A Broadway do

Hairspray provides a musical bridge over John Waters.


HAIRSPRAY

The 5th Avenue, 1308 Fifth, 292-ARTS, $16-$58 7:30 p.m. Sun. and Tues.-Thurs.; 8 p.m. Fri.-Sat.; 2 p.m. matinees Sat.-Sun.; no performance Thurs., June 20 ends Sun., June 23


AFTER THE RECENT decade of atrocious “pop moment”-to-stage musical transformations (terrifying adaptations of Fame, Footloose, Saturday Night Fever, and let’s just back quietly away from that frothing Copacabana over in the corner . . . ), no one had any right to expect that a John Waters film could safely find its way to a genre in which the corn is as high as an elephant’s eye. But Hairspray, which had its world premiere at the 5th Avenue Theatre last week and heads for the Great White Way later in the summer, is the real thing: honest, unprefabricated joy that sends a crowd out remembering a fat girl who trills “this morning life was like a fairy tale/Now I can’t make bail.”

To be fair, Hairspray, the film, is the most accessible of Waters’ trash canon; there is no dog-shit eating, no incestuous blow jobs, none of the singing butt holes of his most notorious work to cloud its happy horizons. There’s just Tracy Turnblad, a perky overweight teen in early ’60s Detroit who dreams of conquering the local TV dance show and spooning with its hunky leading lad (oh, the dance show is segregated, and her mom is a man in a dress, but, you know, it’s all very sweet).

Hairspray, the musical, catches Waters’ irreverent puncturing of white-bread culture and expands on it with a bouncy finesse that punctures the white-bread culture of the American musical itself. Anyone who craves the singular theatrical thrill that only a musical can provide should be hugging themselves until they bleed, but perhaps the show’s sneakiest triumph will be its appeal to those guiltier audience members: people who hate to love musicals and vice versa. The show, Simpsons-style, lampoons the idea of a Broadway tunefest while raising your spirits as a Broadway tunefest.

Tracy (Marissa Jaret Winokur, a bubbling comic dynamo) first appears pinned to a vertical pink bedroom set, belting out “Good Morning Baltimore,” a tone-perfect ’60s girl-group-sounding song in which she confidently maintains that “the rats on the street” seem to say, “Tracy, it’s up to you!” And it’s sprightly, subversive showstopping from there. Despite the initial discouragement of her mother, Edna (Harvey Fierstein, having the most fun he’s had in years), Tracy follows her heart and not only gets a spot on the Corny Collins Show but, due to the friendships with black students that she meets in detention, eventually determines to break the program’s racial barrier. The show’s sponsor, nervous hairspray magnate Harriman F. Spritzer (Joel Vig), becomes concerned about “that chubby Communist girl” and so does the producer, Velma Von Tussle (Linda Hart, doing a fab riff on Cruella De Vil), who doesn’t want the spotlight taken from her daughter, Amber (a sweetly venomous Laura Bell Bundy).
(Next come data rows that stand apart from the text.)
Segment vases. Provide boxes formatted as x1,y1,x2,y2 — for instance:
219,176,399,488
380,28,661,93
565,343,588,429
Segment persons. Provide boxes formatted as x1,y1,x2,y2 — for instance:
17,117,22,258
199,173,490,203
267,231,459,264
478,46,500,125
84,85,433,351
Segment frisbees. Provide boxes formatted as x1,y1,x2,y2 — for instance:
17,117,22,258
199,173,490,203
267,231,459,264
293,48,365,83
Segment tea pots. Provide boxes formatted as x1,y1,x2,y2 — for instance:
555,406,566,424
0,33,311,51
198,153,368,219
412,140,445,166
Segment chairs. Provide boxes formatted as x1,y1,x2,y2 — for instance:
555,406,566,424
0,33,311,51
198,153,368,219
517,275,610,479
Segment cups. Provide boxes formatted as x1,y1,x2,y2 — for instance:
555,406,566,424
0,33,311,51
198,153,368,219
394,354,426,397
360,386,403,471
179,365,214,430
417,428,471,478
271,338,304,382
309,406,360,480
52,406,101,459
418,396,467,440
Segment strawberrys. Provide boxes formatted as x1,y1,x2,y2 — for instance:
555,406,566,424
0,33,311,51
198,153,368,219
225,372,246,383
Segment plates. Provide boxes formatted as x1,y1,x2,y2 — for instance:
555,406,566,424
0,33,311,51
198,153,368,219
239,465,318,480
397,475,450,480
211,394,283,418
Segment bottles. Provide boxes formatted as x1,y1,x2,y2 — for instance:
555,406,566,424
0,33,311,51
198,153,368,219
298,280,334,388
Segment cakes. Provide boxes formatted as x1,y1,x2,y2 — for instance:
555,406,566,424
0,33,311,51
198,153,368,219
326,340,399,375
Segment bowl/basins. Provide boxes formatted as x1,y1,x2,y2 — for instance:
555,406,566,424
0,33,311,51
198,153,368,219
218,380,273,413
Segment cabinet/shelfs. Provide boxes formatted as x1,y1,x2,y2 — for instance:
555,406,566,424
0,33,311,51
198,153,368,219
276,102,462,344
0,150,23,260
The show so successfully works as it should that you almost don’t want to pick it apart and display its inner workings. From David Rockwell’s loopy, ecstatic, ’60s Warner Bros. cartoon sets to William Ivey Long’s costume flourishes to the candy-colored lighting of Kenneth Posner, the technical production comes together as a seamless whole. Credit first, though, composer Marc Shaiman and his co-lyricist Scott Wittman, whose work is catchy, sometimes acidly funny, and every soaring thing a Broadway song should be. Director Jack O’Brien, fresh off his work on the musicalization of The Full Monty, takes the superlative technical craft and uses it to create a production that unfolds as a series of delirious crescendos. Musical numbers, courtesy of Jerry Mitchell’s choreography and the performers’ obvious delight, hit the ceiling again and again; Corey Reynolds, as Tracy’s new friend Seaweed J. Stubbs, memorably inspires her to “Run and Tell That” in a terrific Motown-ish finger-snapper.

Any complaints? Sure. Fierstein’s famous rasp sometimes descends into an indiscernible garble, and everybody’s vocals are big but not always distinct. The long first act could’ve used a little more of Mark O’Donnell and Thomas Meehan’s clever book and fewer songs. The half- serious/half-joking balancing act the show sustains for most of its length finally falters when the production gives in and hands Seaweed’s mother, Motormouth Maybelle (a rousing Mary Bond Davis), a straight-faced gospel number that may as well have been “You’ll Never Walk Alone.”

None of the above will keep you from the immense enjoyment of the evening. Hairspray has only a few more performances left—now run and tell that.